### FRAGMENT

***

Strona 1 z 1

przygotowanie roweru do zimy

: 16.10.2005 15:56:11
autor: Paweł93
jak mam bardzo tanim kosztem przygotowac rower do zimy? chodzi mi glownie o zwiekszenie przyczepnosci na sniegu

: 16.10.2005 15:59:05
autor: johny
ja to jakąs zimówke se robie bo mam za drogi rower na takie jeżdzenie..
mam doświadczenie z tam tej zimy: wszystko zardzewiałe lub pokryte rdzą, strzyka, skrzypi ;/..
moze se jakis smar kup lub takie "sskarpety" na amor i stery
do tego mozna by zmienic opony na szersze lub w stare wkręcic wkręty na podkładkach - wypaśny pomysł.
pozdro

: 16.10.2005 15:59:07
autor: maciek987
kupic lub zrobic kolcowane opony

: 16.10.2005 16:06:55
autor: Paweł93
po co szersze opony? na śnigu im węzsza opona tym bardziej wgryza sie w snieg i ma lepsza przyczepnosc. popatrz chociazby na samochody rajdowe

: 16.10.2005 16:16:04
autor: dhcyc
Ale samochód to samochód. On musi wgryzać się w śnieg aby mieć kopa i trzymać się na zakrętach, a jak do roweru dasz cienkie to będziesz robił sto skrętów na sekunde. Na nieubioty śnieg niema zbytnio rady, trzeba poprostu uważać :PJa tam nic z rowerem nie robie. Poprostu cały czas o niego dbam :)

: 16.10.2005 16:19:15
autor: Xxsin
Właśnie czy te oponki z kolcami cokolwiek dają?? Bo mnie się wydaje, że to tylko na lodzie...

: 16.10.2005 16:20:12
autor: johny
Paweł93 haha dobre chyba po śniegu nie jeździles..
obejrzyj sobie Chain reaction 2 jeśli nam na słowo nie wierzysz ;/
nie da sie utrzymac równowagi na wąskich oponach
pozdro

: 16.10.2005 16:22:48
autor: johny
Xxsin dają sam sprawdź:
1 bierz starą opone i wkręcasz w nią wkręty (tylko pamietaj zeby dac podkładki pod kazdy z nim - są stabilniejsze i sie nie wyginają
2 opone (juz z wkrętami) wyścielasz starą, przeciętą dędką
3 zakładasz wszystko i pompujesz ponad 3 atmosfery - wszystko sie trzyma i jest stabilne

: 16.10.2005 16:52:15
autor: Cinek
Tą zimę sobie chyba odpiuszczę już;/ skrzypienie i te sprawy plus pełno piachu to nie dla mnie już:P Ja zawsze upuszczałem troche powietrza z opon;]

: 16.10.2005 18:13:41
autor: freeride123
oponik z kolcami niepotrzeby wydatek
kupujesz wuchte wkrwtów do drewna lub innych srubek wkracasz w stara opone i masz z kolcami do srodka przylepiasz stara detke lub wkłada jiegos taniego slika do roweru i masz super oponki z kolcami

: 16.10.2005 18:23:29
autor: freeride123
sory za powtórke
nie widziełem wczesniejszego postujohny GT

: 16.10.2005 18:34:28
autor: Paweł93
znalazlem jakby sie komus przydalo o kolcowaniu opon http://www.dh-zone.com/artykuly/kolcowanie_opon.php

: 16.10.2005 18:38:19
autor: Nemero
Paweł93 pisze:po co szersze opony? na śnigu im węzsza opona tym bardziej wgryza sie w snieg i ma lepsza przyczepnosc. popatrz chociazby na samochody rajdowe
tak węrzsza wgryza się w śnieg .. i jak masz snieg to nie jedziesz bo si zakopujesz.............

***

### PREZENTOWANE DANE
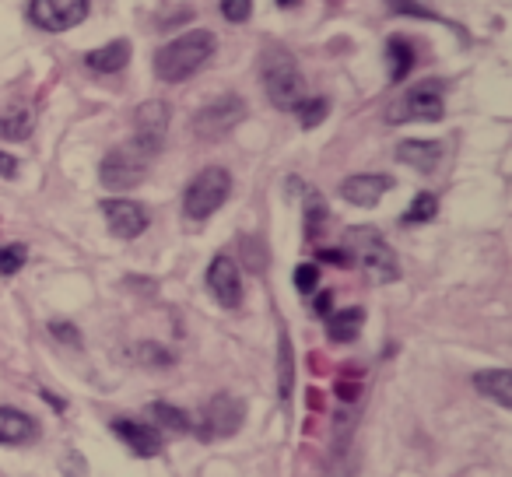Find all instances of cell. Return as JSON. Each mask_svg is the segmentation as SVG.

***

### ZADANIA DO ĆWICZENIA
- a) Powtórz bez żadnych zmian część tekstu o przygotowaniu roweru do zimy zawartą między słowami „Strona 1 z 1” a „strzyka, skrzypi ;/..”, łącznie z nimi.
- b) Do jakiego ciśnienia według tekstu o przygotowaniu roweru do zimy należy napompować oponę z wkrętami?
- c) Pisz dalej tekst o przygotowaniu roweru do zimy, zaczynając zaraz po jego ostatnim zdaniu.

### ODPOWIEDZI DO ĆWICZENIA
- a)
Strona 1 z 1

przygotowanie roweru do zimy

: 16.10.2005 15:56:11
autor: Paweł93
jak mam bardzo tanim kosztem przygotowac rower do zimy? chodzi mi glownie o zwiekszenie przyczepnosci na sniegu

: 16.10.2005 15:59:05
autor: johny
ja to jakąs zimówke se robie bo mam za drogi rower na takie jeżdzenie..
mam doświadczenie z tam tej zimy: wszystko zardzewiałe lub pokryte rdzą, strzyka, skrzypi ;/..

- b) Ponad 3 atmosfery.

- c)
: 16.10.2005 19:25:20
autor: johny
Nemero hehe dobre ;)

: 16.10.2005 19:44:30
autor: Chrabał
Przeciez to zależy od rodzaju śniegu - jak ktoś chce jeździć w głęgokim śniegu po pachy to żadne opony nie pomogą, ale jeśli mówimy o śniegu ubitym czy takim jaki jest na przygotowanych stokach to oczywiście Paweł ma całkowitą rację - najlepsze są węższe opony z wysokim bieżnikiem - mniejsza powierzchnia = większy nacisk ... proste
Ja w zimę zakładałem zwyczajne oponki na błoto - Maxxisy WetScreamy, bez cudowania z gwoździami czy innymi wkrętami, i jeździło się idealnie, rower się prowadził jak przyklejony.

: 17.10.2005 17:27:38
autor: ktoś
moi kumple dają łańcuchy na koła<hahaha> ja odobiście lubie sie wuglebić na gołym lodzie:D

: 17.10.2005 17:43:37
autor: lizzard king
to fajnie lubisz...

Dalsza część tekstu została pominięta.